**任务:**
1) 请根据下文关于B-树的页面文字,用一到三句话说明:为什么可以说B树是所有结点的平衡因子均等于0的多路查找树?
2) 请从下文关于B-树的页面文字的最后一行之后接着续写。

**页面文字:**
============================================================
B-树
一棵m阶的B-树,或为空树,或为满足下列特性的m叉树:
(1) 树中每个结点至多有m棵孩子结点(即至多有m-1个关键字)。
(2) 若根节点不是叶子结点,至少有两棵子树。
(3) 除根结点之外的所有非终端结点至少有[m/2]棵子树。
(4) 所有叶子结点都在同一层上,即B树是所有结点的平衡因子均等于0的多路查找树。
(5) 所有非终端结点中包含下列信息数据(n,A0,K1,A1,K2,A2,...Kn,An)。
#define MAXM 10
typedef int KeyType;
const int m = 5;
int min = 2;
typedef struct BTNode
{
int keynum;
KeyType keys[MAXM];
struct BTNode *parent;
struct BTNode *child[MAXM];
void (*insertKey)(struct BTNode *node,KeyType k);
void (*removeKey)(struct BTNode *node,KeyType k);
int (*childrenCount)(struct BTNode *node);
struct BTNode * (* addChild)(struct BTNode *node, struct BTNode *child);
struct BTNode * (* insertChild)(struct BTNode *node, struct BTNode *child, int pos);
bool (*removeChild)(struct BTNode *node, struct BTNode *child);
int (*indexOf)(struct BTNode *mySelf, struct BTNode *node);
}BTNode;
void insertKey(BTNode *node,KeyType k);
void removeKey(BTNode *node,KeyType k);
int getChildrenCount(BTNode *node);
BTNode* addChild(BTNode *node, BTNode *child);
BTNode * insertChild(BTNode *node, BTNode *child, int pos);
bool removeChild(BTNode *node, BTNode *child);
int indexOf(BTNode *mySelf,BTNode *node);
int binarySearch(BTNode *root,KeyType key);
void initBTNode(BTNode *node)
{
node->keynum = 0;
for(int i = 0; i < MAXM; i++)
============================================================
**所给数据:**
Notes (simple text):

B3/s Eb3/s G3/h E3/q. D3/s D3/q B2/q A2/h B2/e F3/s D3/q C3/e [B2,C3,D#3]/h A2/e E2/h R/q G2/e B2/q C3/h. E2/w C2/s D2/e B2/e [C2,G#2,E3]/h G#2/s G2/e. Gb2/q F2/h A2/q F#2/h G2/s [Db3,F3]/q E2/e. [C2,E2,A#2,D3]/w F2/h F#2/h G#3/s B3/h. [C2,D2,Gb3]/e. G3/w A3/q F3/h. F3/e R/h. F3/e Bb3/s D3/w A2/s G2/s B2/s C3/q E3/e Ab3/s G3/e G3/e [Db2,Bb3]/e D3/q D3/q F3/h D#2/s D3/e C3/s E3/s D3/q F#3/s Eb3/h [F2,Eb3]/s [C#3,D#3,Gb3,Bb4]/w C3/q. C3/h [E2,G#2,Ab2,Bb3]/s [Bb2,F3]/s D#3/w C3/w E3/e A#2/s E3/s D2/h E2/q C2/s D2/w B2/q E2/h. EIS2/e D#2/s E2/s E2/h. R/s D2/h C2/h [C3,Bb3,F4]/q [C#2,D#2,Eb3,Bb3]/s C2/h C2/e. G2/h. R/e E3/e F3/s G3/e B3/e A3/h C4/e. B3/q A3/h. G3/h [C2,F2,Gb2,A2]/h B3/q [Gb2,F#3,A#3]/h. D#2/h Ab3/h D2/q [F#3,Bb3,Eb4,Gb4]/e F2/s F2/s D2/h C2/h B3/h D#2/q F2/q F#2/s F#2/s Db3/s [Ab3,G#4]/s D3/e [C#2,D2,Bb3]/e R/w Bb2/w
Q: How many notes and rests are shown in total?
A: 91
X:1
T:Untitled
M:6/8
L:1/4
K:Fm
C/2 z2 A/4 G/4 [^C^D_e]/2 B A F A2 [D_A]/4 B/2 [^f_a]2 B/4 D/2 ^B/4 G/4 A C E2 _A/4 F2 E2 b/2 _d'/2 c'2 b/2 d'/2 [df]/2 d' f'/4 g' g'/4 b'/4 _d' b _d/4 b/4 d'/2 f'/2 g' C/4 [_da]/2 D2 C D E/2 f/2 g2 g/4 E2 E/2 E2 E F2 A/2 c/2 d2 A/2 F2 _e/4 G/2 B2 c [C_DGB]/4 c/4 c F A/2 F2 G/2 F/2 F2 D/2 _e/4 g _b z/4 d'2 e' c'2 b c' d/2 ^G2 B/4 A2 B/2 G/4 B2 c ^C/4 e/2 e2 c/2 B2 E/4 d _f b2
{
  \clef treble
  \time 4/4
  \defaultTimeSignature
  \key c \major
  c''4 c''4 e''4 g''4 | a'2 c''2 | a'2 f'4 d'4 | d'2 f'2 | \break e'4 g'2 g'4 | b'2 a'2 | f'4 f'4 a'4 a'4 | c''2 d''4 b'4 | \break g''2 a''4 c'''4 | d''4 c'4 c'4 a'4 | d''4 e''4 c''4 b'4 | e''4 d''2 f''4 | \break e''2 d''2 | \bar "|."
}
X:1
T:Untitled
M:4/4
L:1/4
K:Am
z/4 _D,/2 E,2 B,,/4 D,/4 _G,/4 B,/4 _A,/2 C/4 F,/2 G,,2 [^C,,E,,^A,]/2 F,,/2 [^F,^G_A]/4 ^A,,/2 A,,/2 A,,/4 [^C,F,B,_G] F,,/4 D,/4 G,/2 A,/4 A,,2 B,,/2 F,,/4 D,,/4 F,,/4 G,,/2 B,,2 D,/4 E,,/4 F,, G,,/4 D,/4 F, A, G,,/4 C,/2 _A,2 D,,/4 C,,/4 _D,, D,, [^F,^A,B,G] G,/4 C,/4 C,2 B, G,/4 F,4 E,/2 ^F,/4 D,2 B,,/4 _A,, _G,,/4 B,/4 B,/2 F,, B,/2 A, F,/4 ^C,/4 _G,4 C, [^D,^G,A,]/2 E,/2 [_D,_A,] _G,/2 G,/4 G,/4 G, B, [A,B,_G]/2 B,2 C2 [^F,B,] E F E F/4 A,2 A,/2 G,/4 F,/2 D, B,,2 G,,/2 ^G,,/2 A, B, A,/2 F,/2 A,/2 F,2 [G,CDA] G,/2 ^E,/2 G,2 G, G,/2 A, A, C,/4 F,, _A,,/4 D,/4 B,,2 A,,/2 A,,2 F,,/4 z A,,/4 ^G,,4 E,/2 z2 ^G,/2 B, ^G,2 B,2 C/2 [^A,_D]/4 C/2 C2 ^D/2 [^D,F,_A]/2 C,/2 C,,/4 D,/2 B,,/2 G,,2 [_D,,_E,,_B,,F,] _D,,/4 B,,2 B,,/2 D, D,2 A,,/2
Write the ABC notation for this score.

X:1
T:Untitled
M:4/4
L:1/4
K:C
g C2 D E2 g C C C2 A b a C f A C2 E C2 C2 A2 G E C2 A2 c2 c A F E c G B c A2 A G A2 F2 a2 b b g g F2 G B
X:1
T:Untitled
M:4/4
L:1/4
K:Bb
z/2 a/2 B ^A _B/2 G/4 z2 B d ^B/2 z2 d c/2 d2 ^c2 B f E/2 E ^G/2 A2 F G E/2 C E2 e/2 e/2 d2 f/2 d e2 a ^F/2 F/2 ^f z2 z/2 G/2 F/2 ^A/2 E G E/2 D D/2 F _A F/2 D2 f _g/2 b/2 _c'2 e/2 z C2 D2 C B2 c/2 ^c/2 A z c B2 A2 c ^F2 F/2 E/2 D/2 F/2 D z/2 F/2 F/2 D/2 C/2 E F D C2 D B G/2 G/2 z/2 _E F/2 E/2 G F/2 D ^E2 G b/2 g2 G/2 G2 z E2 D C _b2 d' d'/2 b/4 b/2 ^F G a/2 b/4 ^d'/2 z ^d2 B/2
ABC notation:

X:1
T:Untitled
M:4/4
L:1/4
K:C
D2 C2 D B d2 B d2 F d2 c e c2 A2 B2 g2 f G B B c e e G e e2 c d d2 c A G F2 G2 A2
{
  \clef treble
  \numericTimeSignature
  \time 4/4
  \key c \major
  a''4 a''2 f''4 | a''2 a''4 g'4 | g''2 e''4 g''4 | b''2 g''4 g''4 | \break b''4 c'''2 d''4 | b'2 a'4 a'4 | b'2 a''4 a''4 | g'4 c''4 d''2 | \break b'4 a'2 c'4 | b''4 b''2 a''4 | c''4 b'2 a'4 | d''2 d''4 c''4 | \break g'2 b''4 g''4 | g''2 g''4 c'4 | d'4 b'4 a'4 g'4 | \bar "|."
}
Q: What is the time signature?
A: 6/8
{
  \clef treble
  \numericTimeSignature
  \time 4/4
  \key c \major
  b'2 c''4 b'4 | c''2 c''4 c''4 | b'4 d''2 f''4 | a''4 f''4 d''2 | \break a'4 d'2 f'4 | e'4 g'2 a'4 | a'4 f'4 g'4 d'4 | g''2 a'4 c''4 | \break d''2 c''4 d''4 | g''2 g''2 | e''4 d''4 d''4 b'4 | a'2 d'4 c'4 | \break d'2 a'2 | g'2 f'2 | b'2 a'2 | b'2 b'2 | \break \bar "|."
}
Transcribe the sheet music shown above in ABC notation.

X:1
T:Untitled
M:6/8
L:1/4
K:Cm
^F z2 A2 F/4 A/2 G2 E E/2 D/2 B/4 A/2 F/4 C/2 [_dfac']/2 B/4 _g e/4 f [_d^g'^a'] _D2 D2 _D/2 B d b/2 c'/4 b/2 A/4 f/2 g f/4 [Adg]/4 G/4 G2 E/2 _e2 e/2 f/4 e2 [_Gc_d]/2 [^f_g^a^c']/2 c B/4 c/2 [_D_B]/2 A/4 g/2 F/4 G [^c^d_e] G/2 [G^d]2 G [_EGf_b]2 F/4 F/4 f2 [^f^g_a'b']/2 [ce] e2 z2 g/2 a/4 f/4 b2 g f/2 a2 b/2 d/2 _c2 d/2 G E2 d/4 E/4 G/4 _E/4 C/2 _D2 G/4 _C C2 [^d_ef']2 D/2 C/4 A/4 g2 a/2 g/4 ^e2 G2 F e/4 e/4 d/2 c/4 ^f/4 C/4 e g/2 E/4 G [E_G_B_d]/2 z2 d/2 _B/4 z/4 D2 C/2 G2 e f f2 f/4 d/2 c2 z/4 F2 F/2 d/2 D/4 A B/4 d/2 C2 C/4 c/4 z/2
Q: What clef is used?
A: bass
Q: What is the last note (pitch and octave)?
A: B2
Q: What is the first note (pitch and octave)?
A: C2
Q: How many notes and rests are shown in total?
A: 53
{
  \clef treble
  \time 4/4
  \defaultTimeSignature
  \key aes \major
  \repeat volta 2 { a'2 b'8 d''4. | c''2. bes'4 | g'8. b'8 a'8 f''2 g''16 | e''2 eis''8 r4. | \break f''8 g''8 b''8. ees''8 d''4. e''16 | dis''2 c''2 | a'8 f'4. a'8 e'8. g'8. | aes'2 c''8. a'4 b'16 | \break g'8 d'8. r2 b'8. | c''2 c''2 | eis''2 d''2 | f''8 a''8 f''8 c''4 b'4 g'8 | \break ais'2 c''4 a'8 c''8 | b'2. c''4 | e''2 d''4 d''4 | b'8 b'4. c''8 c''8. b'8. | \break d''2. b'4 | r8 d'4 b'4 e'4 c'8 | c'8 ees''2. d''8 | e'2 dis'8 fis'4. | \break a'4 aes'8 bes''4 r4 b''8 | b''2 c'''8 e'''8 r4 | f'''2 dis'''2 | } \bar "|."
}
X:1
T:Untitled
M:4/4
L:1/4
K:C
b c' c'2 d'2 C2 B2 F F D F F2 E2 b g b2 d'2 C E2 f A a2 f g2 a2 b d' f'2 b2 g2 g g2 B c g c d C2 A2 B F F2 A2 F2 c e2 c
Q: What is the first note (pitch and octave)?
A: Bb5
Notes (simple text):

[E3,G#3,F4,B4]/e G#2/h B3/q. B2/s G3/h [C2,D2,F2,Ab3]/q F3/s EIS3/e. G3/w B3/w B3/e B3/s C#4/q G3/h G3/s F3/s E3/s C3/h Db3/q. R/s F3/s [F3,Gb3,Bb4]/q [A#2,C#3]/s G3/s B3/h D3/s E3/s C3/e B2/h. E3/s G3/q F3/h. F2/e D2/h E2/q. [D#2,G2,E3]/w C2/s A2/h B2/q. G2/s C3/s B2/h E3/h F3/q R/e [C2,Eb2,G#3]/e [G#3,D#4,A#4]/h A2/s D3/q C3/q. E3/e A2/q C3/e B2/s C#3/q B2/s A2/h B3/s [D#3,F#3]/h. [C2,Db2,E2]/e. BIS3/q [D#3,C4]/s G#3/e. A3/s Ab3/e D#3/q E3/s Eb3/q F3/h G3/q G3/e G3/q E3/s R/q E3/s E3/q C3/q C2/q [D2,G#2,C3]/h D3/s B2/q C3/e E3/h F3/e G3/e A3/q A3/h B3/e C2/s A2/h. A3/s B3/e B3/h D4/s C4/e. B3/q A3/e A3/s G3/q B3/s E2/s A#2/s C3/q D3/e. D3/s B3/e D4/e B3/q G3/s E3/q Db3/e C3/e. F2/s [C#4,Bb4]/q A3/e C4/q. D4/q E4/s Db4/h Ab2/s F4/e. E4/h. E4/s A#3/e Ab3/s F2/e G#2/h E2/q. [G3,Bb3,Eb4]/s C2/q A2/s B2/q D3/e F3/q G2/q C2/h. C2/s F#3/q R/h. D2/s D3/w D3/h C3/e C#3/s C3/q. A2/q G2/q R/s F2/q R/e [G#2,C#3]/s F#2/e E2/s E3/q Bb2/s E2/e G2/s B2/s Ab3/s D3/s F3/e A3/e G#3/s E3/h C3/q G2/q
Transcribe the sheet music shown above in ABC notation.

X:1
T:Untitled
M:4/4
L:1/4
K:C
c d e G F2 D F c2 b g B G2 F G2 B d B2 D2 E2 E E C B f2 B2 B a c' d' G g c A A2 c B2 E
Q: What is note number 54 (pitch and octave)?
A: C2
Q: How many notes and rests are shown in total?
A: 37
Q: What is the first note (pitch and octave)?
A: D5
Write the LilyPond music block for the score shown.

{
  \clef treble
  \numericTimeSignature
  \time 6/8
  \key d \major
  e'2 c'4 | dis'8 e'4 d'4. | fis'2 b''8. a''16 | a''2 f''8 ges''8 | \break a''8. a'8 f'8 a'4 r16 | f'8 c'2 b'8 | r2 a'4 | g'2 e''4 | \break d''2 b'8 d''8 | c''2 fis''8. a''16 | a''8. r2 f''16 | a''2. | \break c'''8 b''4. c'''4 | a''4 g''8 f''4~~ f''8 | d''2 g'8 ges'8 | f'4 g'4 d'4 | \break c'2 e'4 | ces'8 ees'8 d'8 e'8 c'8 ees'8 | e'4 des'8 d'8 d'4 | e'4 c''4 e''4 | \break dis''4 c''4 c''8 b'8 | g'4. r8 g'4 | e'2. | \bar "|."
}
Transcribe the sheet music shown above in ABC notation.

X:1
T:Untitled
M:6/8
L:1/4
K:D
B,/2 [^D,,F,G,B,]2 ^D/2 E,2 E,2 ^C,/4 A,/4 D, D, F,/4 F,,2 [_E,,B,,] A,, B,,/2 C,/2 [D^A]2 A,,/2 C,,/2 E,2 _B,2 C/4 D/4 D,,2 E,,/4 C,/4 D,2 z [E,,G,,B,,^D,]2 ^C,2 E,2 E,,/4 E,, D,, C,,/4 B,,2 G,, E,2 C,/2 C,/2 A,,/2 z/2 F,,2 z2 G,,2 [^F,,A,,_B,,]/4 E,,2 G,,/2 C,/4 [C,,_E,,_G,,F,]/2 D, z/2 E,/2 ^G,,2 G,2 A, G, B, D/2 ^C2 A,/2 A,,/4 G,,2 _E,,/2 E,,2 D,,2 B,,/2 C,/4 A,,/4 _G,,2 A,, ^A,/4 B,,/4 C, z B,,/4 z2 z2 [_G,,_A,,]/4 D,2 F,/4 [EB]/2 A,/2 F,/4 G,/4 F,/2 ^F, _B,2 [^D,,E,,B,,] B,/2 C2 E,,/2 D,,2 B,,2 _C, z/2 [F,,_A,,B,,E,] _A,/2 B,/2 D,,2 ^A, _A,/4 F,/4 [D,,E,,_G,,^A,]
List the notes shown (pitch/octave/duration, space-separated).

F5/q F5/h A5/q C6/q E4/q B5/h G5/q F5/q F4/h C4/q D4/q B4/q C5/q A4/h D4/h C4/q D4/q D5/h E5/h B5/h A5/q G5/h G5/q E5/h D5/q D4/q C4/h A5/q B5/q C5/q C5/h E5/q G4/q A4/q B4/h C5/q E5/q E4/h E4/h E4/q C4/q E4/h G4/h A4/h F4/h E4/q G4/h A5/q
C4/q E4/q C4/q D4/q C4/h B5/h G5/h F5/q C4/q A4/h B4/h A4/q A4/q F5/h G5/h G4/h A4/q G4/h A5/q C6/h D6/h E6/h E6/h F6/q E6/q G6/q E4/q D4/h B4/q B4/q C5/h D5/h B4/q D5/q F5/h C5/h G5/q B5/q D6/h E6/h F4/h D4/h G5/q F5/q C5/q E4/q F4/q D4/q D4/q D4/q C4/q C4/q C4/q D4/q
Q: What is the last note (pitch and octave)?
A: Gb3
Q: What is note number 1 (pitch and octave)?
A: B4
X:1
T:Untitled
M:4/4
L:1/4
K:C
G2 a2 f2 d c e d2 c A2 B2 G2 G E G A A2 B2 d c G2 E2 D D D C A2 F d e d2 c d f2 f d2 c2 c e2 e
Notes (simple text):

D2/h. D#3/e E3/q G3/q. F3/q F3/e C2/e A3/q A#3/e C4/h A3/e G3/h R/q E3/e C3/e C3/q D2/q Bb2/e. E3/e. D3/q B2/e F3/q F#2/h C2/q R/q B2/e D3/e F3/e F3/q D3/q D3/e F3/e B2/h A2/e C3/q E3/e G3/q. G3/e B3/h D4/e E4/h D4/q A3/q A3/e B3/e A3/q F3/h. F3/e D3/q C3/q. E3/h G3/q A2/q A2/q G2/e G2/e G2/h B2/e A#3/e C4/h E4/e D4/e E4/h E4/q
============================================================
**回答:**
1) 因为B-树的所有叶子结点都在同一层上,所以可以说它是所有结点的平衡因子均等于0的多路查找树。

2)
{
node->keys[i] = -1;
}
node->insertKey = insertKey;
node->removeKey = removeKey;
node->parent = NULL;
for(int i = 0; i < MAXM; i++)
{
node->child[i] = NULL;
}
node->childrenCount = getChildrenCount;
node->addChild = addChild;
node->removeChild = removeChild;
node->indexOf = indexOf;
}
void insertKey(BTNode *node,KeyType k)
{
if(node->keynum == 0)
{
node->keys[0] = k;
return;
}
int left = 0, right = node->keynum - 1, mid = (left + right) / 2;
while (left <= right) {
mid = (left + right) / 2;
if(k < node->keys[mid])
right = mid - 1;
else if (k > node->keys[mid])
left = mid + 1;
}
int insertPos = k < node->keys[mid] ? mid : mid + 1;
for (int i = node->keynum - 1; i >= insertPos; i--) {
node->keys[i + 1] = node->keys[i];
}
node->keys[insertPos] = k;
node->keynum++;
}
void removeKey(BTNode *node,KeyType k)
{
int keyIndex = binarySearch(node, k);
for (int j = keyIndex; j < node->keynum; j++) {
node->keys[j] = node->keys[j+1];
}
node->keys[node->keynum - 1] = -1;
node->keynum--;
}
int getChildrenCount(BTNode *node)
{
int i = 0;
for(;i < MAXM; i++)
{
if(node->child[i] == NULL)
break;
}
return i;
}
BTNode* addChild(BTNode *node, BTNode *child)
{
int i = 0;
for(;i < MAXM; i++)
{
if(node->child[i] == NULL)
break;
}
node->child[i] = child;
return node;
}
BTNode* insertChild(BTNode *node, BTNode *child, int pos)
{
for (int i = node->keynum - 1; i >= pos; i--) {
node->child[i + 1] = node->child[i];
}
node->child[pos] = child;
return node;
}
bool removeChild(BTNode *node, BTNode *child)
{
int i = 0;
for (; i<node->keynum + 1; i++) {
if(child == node->child[i])
break;
}
if(i == node->keynum + 1)
return false;
for (int j = i; j < node->keynum; j++) {
node->child[j] = node->child[j+1];
}
node->child[node->keynum] = NULL;
return true;
}
int indexOf(BTNode *mySelf,BTNode *node)
{
int i = 0, count = mySelf->childrenCount(mySelf);
for (; i < count; i++) {
if(mySelf->child[i] == node)
break;
}
i = i == count ? -1 : i;
return i;
}
1. 查找
int binarySearch(BTNode *root,KeyType key)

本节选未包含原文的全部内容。